Alexandre O. Philippe tem se especializado em documentários de nicho, vários deles relacionados à Sétima Arte, começando com O Povo Contra George Lucas, sobre a reação do fandom de Star Wars em relação às modificações de seu criador na Trilogia Original e pelo lançamento da Trilogia Prelúdio, passando Doc of the Dead, que aborda a cultura zumbi nas telas e chegando em 78/52, focado na icônica cena do chuveiro de Psicose. Continuando nessa linha, o diretor tentou algo ainda mais ambicioso, ou seja, um documentário que contasse a origem de Alien, o Oitavo Passageiro, filme que mudou a ficção-científica e trouxe ao mundo talvez seu mais icônico monstro, como parte da comemoração do 40º aniversário da obra de Ridley Scott.
O resultado – Memory: As Origens de Alien, o 8º Passageiro -, diferente de suas citadas obras anteriores, não consegue nem ser um documentário amplo sobre o famoso filme e nem um recorte específico, parando em um meio-termo incômodo, que não parece muito bem saber onde quer chegar e por vezes parecendo que Philippe queria discutir um assunto, mas, no meio da produção, decidiu seguir por outro caminho. Mesmo assim, porém, o longa é instrutivo para quem pouco conhece a gênese da franquia Alien (que tive oportunidade de abordar aqui) e quiser saber um pouco mais, ainda que os extras contidos no box em DVD ou Blu-Ray da Quadrilogia Alien seja muito melhor para esse propósito.
Em termos estruturais, Philippe trabalha cronologicamente, do surgimento da ideia do filme – e até antes, com a contextualização da vida de Dan O’Bannon no interior dos EUA -, chegando até o final de sua produção. Quem lê essa minha afirmação, no entanto, pode concluir que há um compasso narrativo que mantém o ritmo da história do começo ao fim, dando pesos razoavelmente equânimes a todo o processo como por exemplo é o caso de Dias Perigosos – Realizando Blade Runner, só para ficar em documentário sobre outra obra de Scott. Infelizmente, porém, não é isso que acontece. Claro que O’Bannon ganha a devida atenção, já que ele de fato foi um dos nomes mais importantes para o nascimento desse monstro inesquecível e, ironicamente, seu nome é normalmente relegado a segundo ou terceiro plano quando se fala na franquia. Philippe, portanto, faz o que pode para corrigir esse problema histórico e teria sido válido se ele continuasse nessa toada e trabalhasse seu Memory apenas como uma elegia detalhada ao criador e roteirista falecido prematuramente em 2009.

INFORMAÇÕES EXIBIDAS:
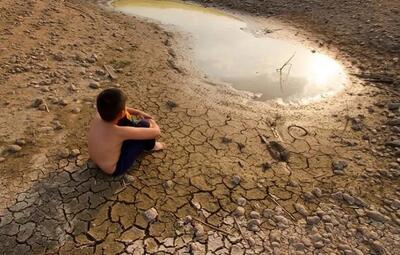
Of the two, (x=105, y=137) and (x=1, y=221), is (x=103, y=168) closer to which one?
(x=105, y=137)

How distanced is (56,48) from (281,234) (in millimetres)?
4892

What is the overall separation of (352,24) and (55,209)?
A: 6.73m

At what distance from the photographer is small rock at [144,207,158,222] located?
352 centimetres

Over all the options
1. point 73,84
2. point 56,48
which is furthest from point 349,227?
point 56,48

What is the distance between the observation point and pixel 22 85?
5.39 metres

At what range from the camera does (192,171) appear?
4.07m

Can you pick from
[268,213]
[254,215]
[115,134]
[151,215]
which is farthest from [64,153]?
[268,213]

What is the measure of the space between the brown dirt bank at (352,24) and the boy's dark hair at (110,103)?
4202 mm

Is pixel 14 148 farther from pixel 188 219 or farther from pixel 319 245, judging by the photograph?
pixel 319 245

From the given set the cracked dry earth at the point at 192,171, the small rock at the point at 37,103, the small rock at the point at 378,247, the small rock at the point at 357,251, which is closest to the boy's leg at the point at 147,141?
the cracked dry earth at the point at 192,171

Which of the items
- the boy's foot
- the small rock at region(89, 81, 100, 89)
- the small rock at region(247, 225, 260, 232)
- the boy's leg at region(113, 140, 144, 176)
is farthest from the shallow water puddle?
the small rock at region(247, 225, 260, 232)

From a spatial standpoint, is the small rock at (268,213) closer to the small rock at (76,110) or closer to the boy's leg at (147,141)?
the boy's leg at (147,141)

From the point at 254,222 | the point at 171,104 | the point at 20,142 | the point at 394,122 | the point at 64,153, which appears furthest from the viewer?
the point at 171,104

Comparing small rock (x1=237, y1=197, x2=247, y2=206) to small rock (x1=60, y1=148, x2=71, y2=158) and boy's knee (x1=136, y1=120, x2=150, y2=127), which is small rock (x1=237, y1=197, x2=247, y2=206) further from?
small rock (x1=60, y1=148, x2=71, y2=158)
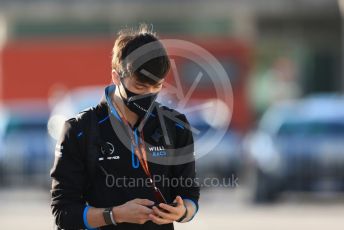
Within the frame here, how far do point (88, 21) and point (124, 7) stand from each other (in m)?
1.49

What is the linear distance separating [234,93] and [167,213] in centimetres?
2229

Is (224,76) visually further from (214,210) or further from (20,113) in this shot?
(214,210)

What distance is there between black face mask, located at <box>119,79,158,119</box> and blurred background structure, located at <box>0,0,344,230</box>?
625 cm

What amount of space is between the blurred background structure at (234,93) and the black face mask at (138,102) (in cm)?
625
* * *
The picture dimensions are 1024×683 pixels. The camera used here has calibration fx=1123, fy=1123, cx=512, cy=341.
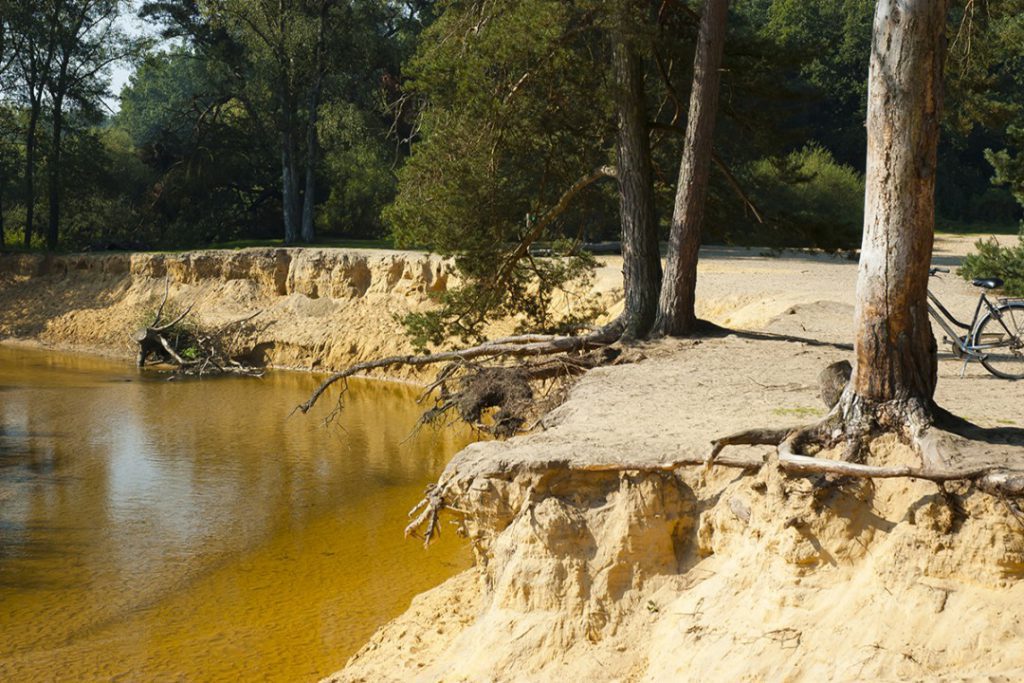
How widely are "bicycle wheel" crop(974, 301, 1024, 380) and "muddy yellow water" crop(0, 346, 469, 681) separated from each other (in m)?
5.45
==
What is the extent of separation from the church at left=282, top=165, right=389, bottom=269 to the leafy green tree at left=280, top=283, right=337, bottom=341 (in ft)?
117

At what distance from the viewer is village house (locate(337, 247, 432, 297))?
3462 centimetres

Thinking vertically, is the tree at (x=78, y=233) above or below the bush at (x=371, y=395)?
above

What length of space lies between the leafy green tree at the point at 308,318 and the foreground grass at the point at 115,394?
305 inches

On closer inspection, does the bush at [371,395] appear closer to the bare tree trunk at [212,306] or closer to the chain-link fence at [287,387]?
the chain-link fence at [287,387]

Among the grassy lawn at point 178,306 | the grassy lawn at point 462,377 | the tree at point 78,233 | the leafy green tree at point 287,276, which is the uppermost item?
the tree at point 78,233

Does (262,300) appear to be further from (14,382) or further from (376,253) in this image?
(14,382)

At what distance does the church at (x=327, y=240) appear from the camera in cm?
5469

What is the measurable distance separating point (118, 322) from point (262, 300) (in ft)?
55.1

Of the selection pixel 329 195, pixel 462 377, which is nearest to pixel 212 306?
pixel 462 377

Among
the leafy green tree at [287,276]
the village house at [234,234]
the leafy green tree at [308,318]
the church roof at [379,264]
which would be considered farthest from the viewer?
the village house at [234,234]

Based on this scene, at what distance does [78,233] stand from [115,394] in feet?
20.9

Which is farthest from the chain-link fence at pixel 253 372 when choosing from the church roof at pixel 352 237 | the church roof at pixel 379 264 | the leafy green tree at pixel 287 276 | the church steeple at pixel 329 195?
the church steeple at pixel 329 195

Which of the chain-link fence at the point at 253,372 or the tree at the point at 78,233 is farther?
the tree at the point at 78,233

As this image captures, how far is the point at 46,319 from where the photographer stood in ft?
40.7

ENUNCIADO:
Liste todos os documentários dirigidos por Alexandre O. Philippe que são mencionados no trecho da fonte.

RESPOSTA DO EXERCÍCIO:
- O Povo Contra George Lucas
- Doc of the Dead
- 78/52
- Memory: As Origens de Alien, o 8º Passageiro